The draft claims that “undergraduates are
being shortchanged” because the quality of student
learning is inadequate and asserts that “university
standards have become diluted and teaching methods
outdated”. “Lack of coherence and lax standards ...
often characterise the undergraduate curriculum,” the
report says, while “many professors are excessively
preoccupied with research [and] pay too little attention to
innovative teaching techniques”.
The draft floats a
number of proposals to solve higher education’s woes,
emphasising standardisation of curriculum and credit
transferability, testing and assessment, distance learning
and support for “non-traditional” education providers
such as for-profit colleges.
The report has caused an
outcry among both some commission members, who said it was
drafted without their input and was unnecessarily hostile to
higher education, and many members of the higher-education
community.
After further consultation, the final report
will be submitted to US Secretary of Education, Margaret
Spellings, in September.
MPs to investigate loss of
Chinese courses
British members of parliament are to
investigate plans by Liverpool John Moores University (LJMU)

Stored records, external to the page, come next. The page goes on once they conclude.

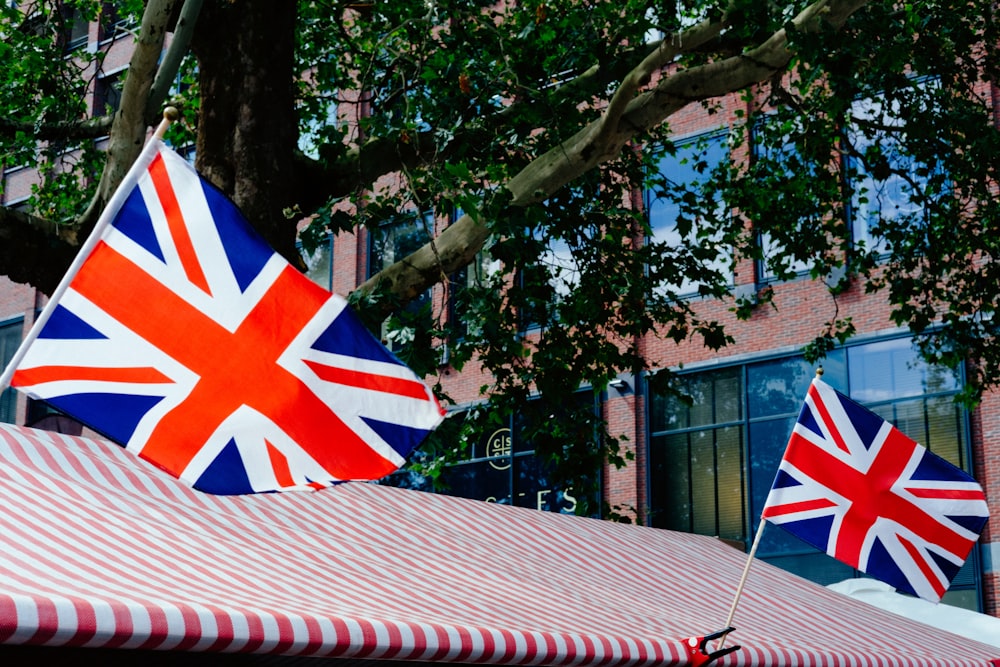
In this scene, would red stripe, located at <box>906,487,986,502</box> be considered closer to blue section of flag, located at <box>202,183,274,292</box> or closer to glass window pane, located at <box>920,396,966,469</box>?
blue section of flag, located at <box>202,183,274,292</box>

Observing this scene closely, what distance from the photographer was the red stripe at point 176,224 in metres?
4.11

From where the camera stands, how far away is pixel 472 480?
2411 cm

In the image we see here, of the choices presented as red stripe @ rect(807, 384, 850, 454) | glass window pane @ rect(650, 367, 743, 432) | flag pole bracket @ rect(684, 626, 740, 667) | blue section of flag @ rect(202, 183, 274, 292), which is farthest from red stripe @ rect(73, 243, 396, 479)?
glass window pane @ rect(650, 367, 743, 432)

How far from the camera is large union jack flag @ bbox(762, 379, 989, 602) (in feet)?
22.1

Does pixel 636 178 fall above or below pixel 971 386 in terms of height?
above

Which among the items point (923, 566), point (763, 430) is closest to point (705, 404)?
point (763, 430)

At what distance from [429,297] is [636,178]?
11.4 m

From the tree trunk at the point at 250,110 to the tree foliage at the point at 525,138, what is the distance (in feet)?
0.06

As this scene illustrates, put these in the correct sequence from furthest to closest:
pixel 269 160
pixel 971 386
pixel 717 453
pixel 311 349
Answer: pixel 717 453, pixel 971 386, pixel 269 160, pixel 311 349

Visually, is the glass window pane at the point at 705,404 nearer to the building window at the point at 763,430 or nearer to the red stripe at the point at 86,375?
the building window at the point at 763,430

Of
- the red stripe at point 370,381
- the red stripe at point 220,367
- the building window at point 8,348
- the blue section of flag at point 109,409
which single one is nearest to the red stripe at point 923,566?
the red stripe at point 370,381

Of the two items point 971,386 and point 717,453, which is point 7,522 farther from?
→ point 717,453

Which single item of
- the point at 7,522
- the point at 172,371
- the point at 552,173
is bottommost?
the point at 7,522

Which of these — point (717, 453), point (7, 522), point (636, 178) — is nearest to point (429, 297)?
point (717, 453)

to drop Chinese courses as part of a reorganisation of one
of its faculties. The Financial Times reports today that,
despite growing public awareness of China’s future
economic clout, university managers have decided to drop the
courses to concentrate on those with higher demand and
greater growth prospects. German courses will also be
abandoned as part of the restructuring of the Faculty of
Business and Law. French, Spanish and Japanese will remain
only as an element of other courses, such as tourism and
business studies.
University management recently told
staff that German and Chinese would no longer be offered and
that the BSc in e-business would also be axed. At least
forty-one academic and administrative jobs will be lost.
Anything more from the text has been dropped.